SBIR Phase II: Balloon-Based Instrument for Measurements of Atmospheric Water Vapor and Methane

Award Information
Agency:
National Science Foundation
Branch
n/a
Amount:
$500,000.00
Award Year:
2007
Program:
SBIR
Phase:
Phase II
Contract:
0646479
Award Id:
79644
Agency Tracking Number:
0539883
Solicitation Year:
n/a
Solicitation Topic Code:
n/a
Solicitation Number:
n/a
Small Business Information
Southwest Sciences Inc (Currently SOUTHWEST SCIENCES, INC.)

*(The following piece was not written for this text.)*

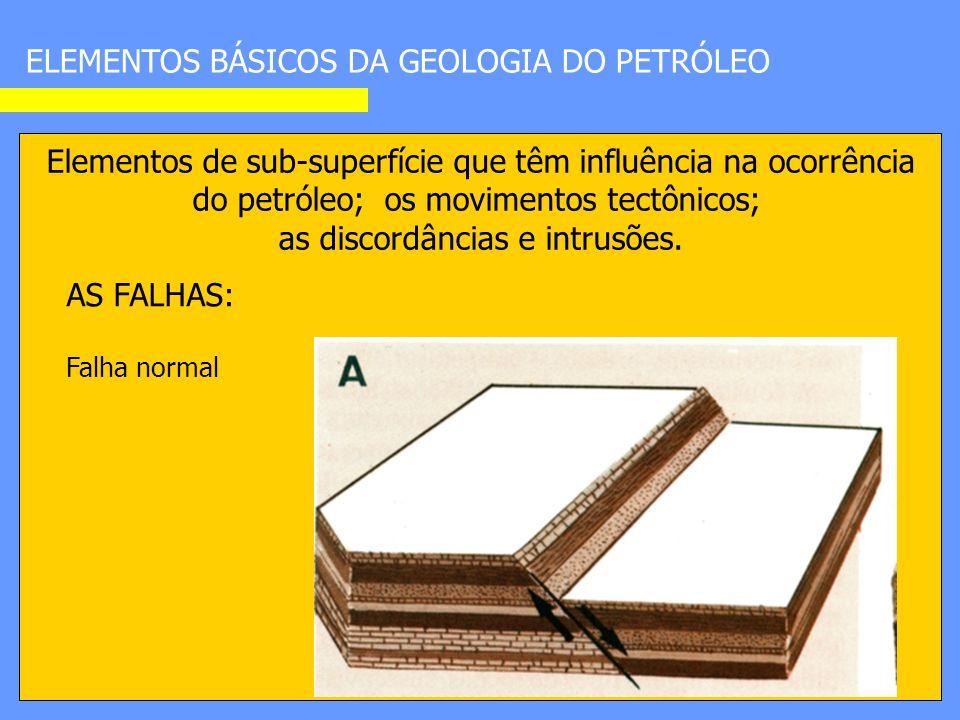 ELEMENTOS BÁSICOS DA GEOLOGIA DO PETRÓLEO Elementos de sub-superfície que têm influência na ocorrência do petróleo; os movimentos tectônicos; as discordâncias e intrusões.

1570 PACHECO ST STE E11, suite 206, Santa Fe, NM, 87505
Hubzone Owned:
N
Minority Owned:
N
Woman Owned:
N
Duns:
153579891
Principal Investigator:
Mark Zondlo
PhD
(609) 258-5037
mzondlo@princeton.edu
Business Contact:
Mark Zondlo
PhD
(609) 258-5037
mzondlo@princeton.edu
Research Institution:
n/a
Abstract
This Small Business Innovation Research ( SBIR) Phase II research project will develop, test fly, and inter-compare a balloon-based sensor for measuring atmospheric water vapor and methane. The chemical sonde is based upon low power vertical cavity lasers, compact optical cells, and noise-lowering data analysis algorithms. Water vapor is the most important radiative gas in the atmosphere, but accurate measurements of it in the upper troposphere and lower stratsophere are limited to custom, one-of-a-kind instruments. Methane is the second most important anthropogenic greenhouse gas, photochemically breaks down into water vapor in the stratosphere, and is a useful tracer for troposphere-stratosphere exchange. In combination, the water vapor and methane balloon based sensor offers more accurate insight into atmospheric chemistry (e.g. recovery of the ozone layer), atmospheric dynamics, and the Earth's radiative budget. Improved data on water vapor and methane in the upper troposphere and lower stratosphere will help to better understand and predict how climate will change in the future. The costs of action and inaction on climate change are expected to be large, and it is imperative that society implement policies that maximize environmental protection while minimizing economic costs. More accurate assessments of climate change will indirectly benefit the economy by giving society time to prepare and adapt to potential changes in future climate.

* information listed above is at the time of submission.